─── Excerpted text

9. Strings and advanced sorting

This exercise deals with truncating and padding strings and rounding numbers. All things that are useful for presenting data in a human readable way.
  1. Dig out a copy of one of your programs for reading the file snp_data.vcf and make a new copy.
  2. Edit the program so that the comment lines are read and printed as is while all other lines are modified such that each value in a column is at most 7 characters long.
  3. Now change it such that instead of separating the columns with tabs, each column is separated with two spaces.
  4. The output from 3 looks a mess because different values have different length in the same column. Modify your program so that all values are 7 characters long, even if the original value has fewer characters (add spaces). The text should be right aligned in each column.(Hint: sprintf is quite useful…)
  5. Round (with proper rounding, not just truncating) the numbers in the QUAL column to one decimal.
  6. To indicate that some data has been truncated, exchange the last three displayed characters in each truncated value with three dots ‘…’. (e.g. ‘HelloWorld’ gets ‘Hell…’)
  7. Limit each line to 80 characters (not counting newlines).
Sorting an array is as simple as sort(@data), isn’t it?
  1. Try it out by sorting the array @ary = (1..20);
  2. Not what you expected? By default, perl sorts alphabetically, which means that 10 and 100 comes before 2 since 1 is before 2. Now, fix your sort to do the right thing.
  3. Sorting numerically is useful, but you can also make your very own sorting algorithm by calling a subroutine. Try writing a sort function that sorts the numbers according to their last digit first and then the first. The output should be 10, 20, 1, 11, 2, 12, 3, 13, 4, 14, 5, 15, 6, 16, 7, 17, 8, 18, 9, 19. (Hints: it might help by making all numbers have the same number of digits. The sorting subroutine should return 1 for a>b, 0 for a==b and -1 for a<b.)

──────

▸ Exercise set
1 – Lay out the rows as a Markdown table with the columns Index and Line. Start with the line that contains "What is the measurable", continue through the last of the rows, skip blank lines, and leave out the pictures.
2 – Carry on writing the Perl exercise on strings and sorting from the point where it stops.

─── Records supplied

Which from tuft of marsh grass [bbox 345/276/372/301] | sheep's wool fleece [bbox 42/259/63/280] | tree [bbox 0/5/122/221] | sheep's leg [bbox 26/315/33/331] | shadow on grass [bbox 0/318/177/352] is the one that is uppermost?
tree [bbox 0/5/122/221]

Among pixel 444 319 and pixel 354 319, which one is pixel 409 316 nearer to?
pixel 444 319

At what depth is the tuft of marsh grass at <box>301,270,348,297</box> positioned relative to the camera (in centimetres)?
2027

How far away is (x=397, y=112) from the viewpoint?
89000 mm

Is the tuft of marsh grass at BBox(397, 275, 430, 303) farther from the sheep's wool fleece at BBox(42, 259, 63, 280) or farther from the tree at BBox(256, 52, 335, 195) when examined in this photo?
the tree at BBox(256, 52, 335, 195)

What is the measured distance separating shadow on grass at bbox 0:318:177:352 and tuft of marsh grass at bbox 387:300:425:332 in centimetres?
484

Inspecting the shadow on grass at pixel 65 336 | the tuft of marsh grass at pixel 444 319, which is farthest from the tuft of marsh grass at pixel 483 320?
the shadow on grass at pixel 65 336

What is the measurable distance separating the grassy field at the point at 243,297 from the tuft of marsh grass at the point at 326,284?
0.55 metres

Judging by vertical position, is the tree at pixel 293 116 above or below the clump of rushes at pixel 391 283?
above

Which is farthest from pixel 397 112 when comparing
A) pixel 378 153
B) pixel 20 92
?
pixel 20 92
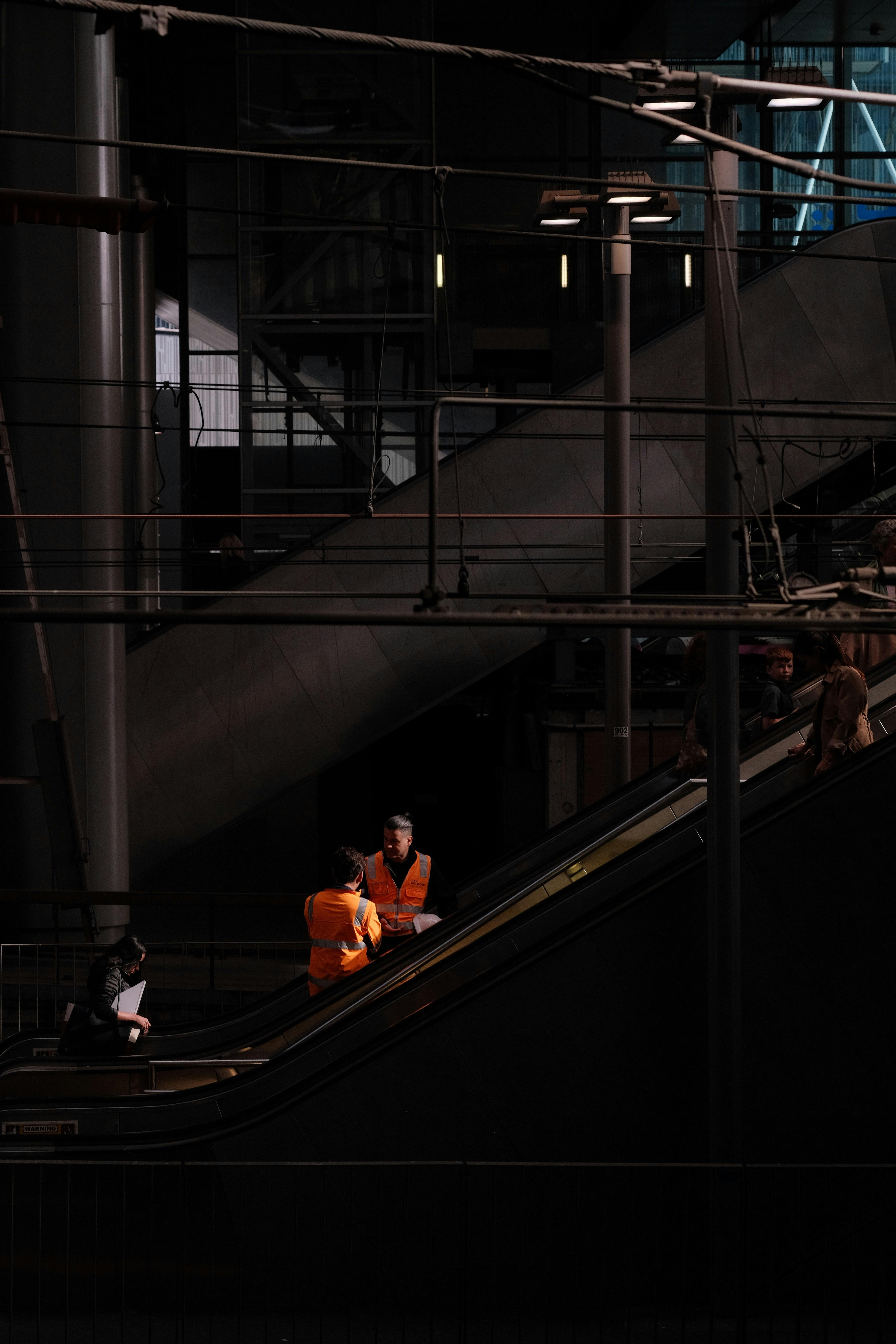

──────

▸ Task-by-task answers
1 –
| Index | Line |
|---|---|
| 1 | What is the measurable distance separating the grassy field at the point at 243,297 from the tuft of marsh grass at the point at 326,284? |
| 2 | 0.55 metres |
| 3 | Judging by vertical position, is the tree at pixel 293 116 above or below the clump of rushes at pixel 391 283? |
| 4 | above |
| 5 | Which is farthest from pixel 397 112 when comparing |
| 6 | A) pixel 378 153 |
| 7 | B) pixel 20 92 |
| 8 | ? |
| 9 | pixel 20 92 |

2 –
  4. If you have done all the previous exercises, you are now experts on using perl to calculate means. So, for a change, let’s calculate the median instead. Write a program that reads a file with numbers (for example the files found in allele_freqs.tar.gz or our favorite file snp_data.vcf) and calculates the median value. It might not be obvious to all what this has to do with sorting, but if you think about the definition of the median a little, it might become clearer…
Sorting stuff can also be useful on hashes and the method is exactly the same as for arrays, you just have to define what should be compared.

my @sorted_keys = sort { $the_hash{$a} <=> $the_hash{$b} } keys %the_hash;

  1. Write a program that reads the data rows in the file snp_data.vcf into two hashes. Both hashes should have the concatenation of chromosome and position as key and the first hash (A) should have the whole line as value while the second hash (B) should have the QUAL column as value.
  2. Print the lines from the file numerically sorted from highest to lowest QUAL value. (Hint: The keys in your two hashes should be identical)